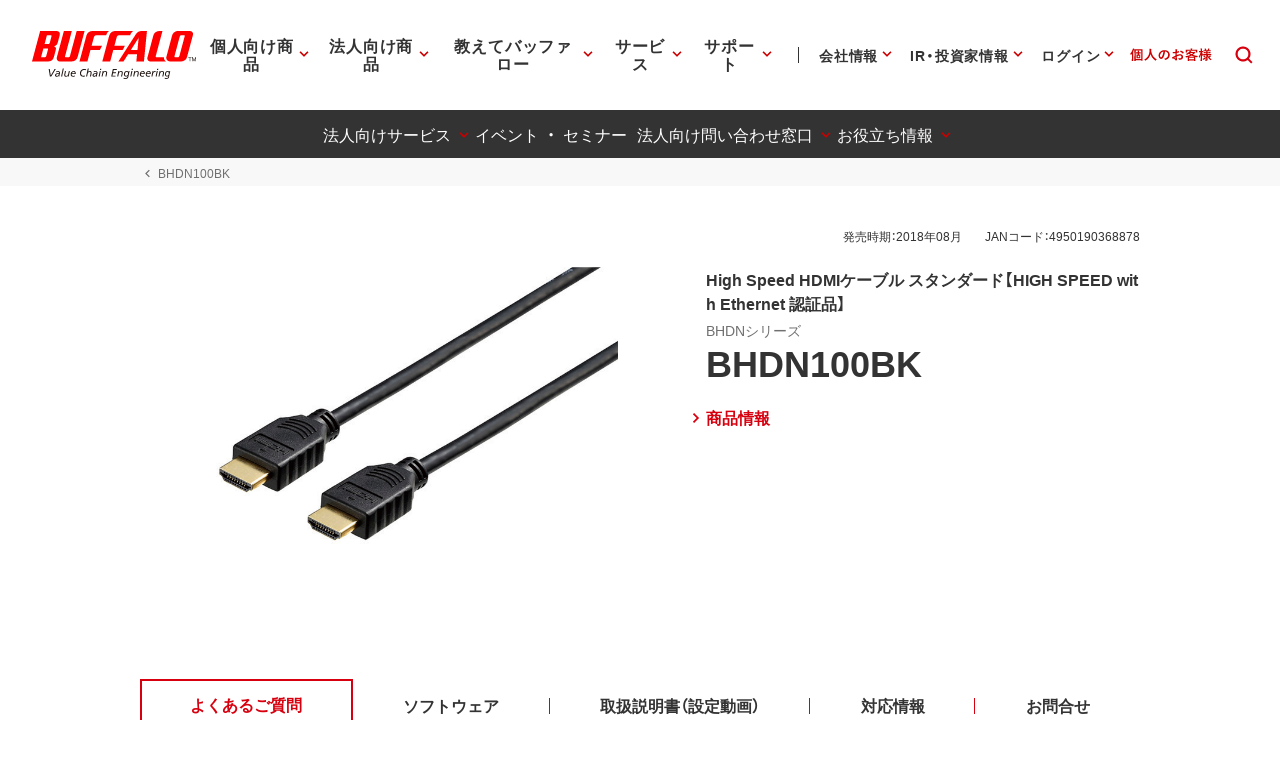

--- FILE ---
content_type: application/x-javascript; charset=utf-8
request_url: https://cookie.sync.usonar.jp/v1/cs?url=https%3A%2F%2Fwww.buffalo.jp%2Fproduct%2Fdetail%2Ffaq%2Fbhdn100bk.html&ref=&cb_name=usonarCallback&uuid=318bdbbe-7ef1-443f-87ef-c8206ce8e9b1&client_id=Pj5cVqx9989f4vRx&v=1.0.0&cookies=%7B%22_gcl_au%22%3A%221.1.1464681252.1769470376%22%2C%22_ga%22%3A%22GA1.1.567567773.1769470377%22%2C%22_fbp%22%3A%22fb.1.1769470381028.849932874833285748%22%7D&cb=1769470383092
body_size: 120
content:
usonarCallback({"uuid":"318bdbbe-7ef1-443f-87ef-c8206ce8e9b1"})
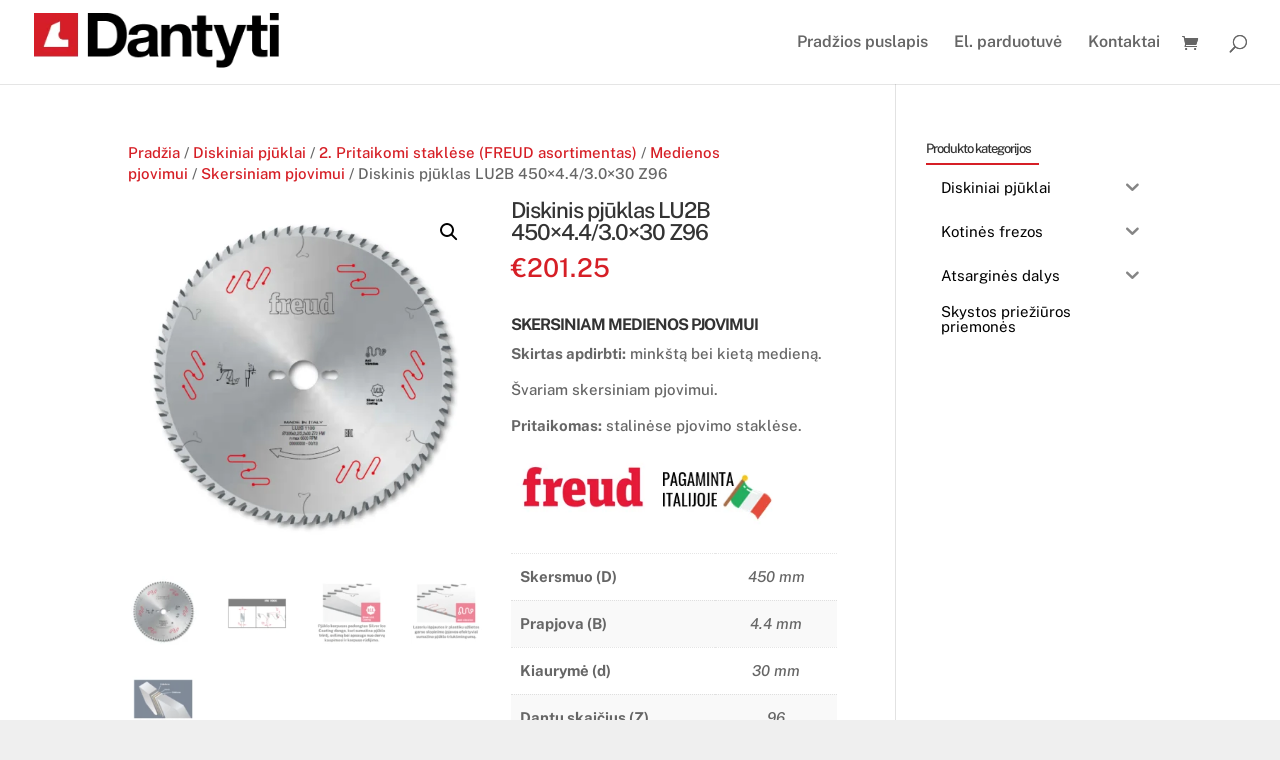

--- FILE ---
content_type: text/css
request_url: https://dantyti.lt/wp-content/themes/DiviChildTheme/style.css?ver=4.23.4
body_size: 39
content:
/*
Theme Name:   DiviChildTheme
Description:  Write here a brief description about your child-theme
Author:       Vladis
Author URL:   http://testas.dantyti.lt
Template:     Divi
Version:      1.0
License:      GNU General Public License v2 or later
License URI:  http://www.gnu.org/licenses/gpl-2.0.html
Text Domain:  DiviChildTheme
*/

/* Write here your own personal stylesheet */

**Exercise brief:** Exclude the pictures, and transcribe all of the material exactly.

**Result for this task:**
--- FILE ---
content_type: application/x-javascript; charset=utf-8
request_url: https://cookie.sync.usonar.jp/v1/cs?url=https%3A%2F%2Fwww.buffalo.jp%2Fproduct%2Fdetail%2Ffaq%2Fbhdn100bk.html&ref=&cb_name=usonarCallback&uuid=318bdbbe-7ef1-443f-87ef-c8206ce8e9b1&client_id=Pj5cVqx9989f4vRx&v=1.0.0&cookies=%7B%22_gcl_au%22%3A%221.1.1464681252.1769470376%22%2C%22_ga%22%3A%22GA1.1.567567773.1769470377%22%2C%22_fbp%22%3A%22fb.1.1769470381028.849932874833285748%22%7D&cb=1769470383092
body_size: 120
content:
usonarCallback({"uuid":"318bdbbe-7ef1-443f-87ef-c8206ce8e9b1"})

--- FILE ---
content_type: text/css
request_url: https://dantyti.lt/wp-content/themes/DiviChildTheme/style.css?ver=4.23.4
body_size: 39
content:
/*
Theme Name:   DiviChildTheme
Description:  Write here a brief description about your child-theme
Author:       Vladis
Author URL:   http://testas.dantyti.lt
Template:     Divi
Version:      1.0
License:      GNU General Public License v2 or later
License URI:  http://www.gnu.org/licenses/gpl-2.0.html
Text Domain:  DiviChildTheme
*/

/* Write here your own personal stylesheet */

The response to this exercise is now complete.